··· Given entries ···

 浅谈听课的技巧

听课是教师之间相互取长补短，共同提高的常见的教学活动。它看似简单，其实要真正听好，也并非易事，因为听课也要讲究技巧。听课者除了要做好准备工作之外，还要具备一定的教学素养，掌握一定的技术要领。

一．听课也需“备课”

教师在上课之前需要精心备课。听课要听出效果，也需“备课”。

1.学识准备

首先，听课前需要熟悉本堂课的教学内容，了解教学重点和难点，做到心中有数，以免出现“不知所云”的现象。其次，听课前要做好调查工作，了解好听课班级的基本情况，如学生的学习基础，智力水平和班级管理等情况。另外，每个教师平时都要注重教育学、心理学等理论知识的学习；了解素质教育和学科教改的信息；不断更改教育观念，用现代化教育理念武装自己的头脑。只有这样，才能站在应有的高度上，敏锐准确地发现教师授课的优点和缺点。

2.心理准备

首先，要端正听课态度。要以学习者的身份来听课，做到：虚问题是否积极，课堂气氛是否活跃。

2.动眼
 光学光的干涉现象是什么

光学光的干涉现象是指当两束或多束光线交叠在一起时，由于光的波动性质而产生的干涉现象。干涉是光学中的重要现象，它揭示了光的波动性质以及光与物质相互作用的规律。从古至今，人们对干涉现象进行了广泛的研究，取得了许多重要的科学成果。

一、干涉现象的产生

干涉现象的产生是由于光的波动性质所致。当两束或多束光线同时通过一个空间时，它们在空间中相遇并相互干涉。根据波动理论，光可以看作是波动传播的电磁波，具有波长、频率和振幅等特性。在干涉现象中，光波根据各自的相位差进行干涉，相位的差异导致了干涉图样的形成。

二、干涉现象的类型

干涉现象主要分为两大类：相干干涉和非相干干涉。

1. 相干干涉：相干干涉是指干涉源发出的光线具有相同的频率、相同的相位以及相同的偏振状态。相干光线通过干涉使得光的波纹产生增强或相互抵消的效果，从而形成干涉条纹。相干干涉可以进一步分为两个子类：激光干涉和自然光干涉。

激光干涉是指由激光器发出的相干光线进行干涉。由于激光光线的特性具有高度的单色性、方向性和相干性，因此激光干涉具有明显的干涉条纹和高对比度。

···

Instructions for the task - When you reach the line holding "光学光的干涉现象是什么" in the records above, begin reproducing exactly, stop after the line holding "干涉现象的产生是由于光的波动", and output nothing else.

Solved exercise -
 光学光的干涉现象是什么

光学光的干涉现象是指当两束或多束光线交叠在一起时，由于光的波动性质而产生的干涉现象。干涉是光学中的重要现象，它揭示了光的波动性质以及光与物质相互作用的规律。从古至今，人们对干涉现象进行了广泛的研究，取得了许多重要的科学成果。

一、干涉现象的产生

干涉现象的产生是由于光的波动性质所致。当两束或多束光线同时通过一个空间时，它们在空间中相遇并相互干涉。根据波动理论，光可以看作是波动传播的电磁波，具有波长、频率和振幅等特性。在干涉现象中，光波根据各自的相位差进行干涉，相位的差异导致了干涉图样的形成。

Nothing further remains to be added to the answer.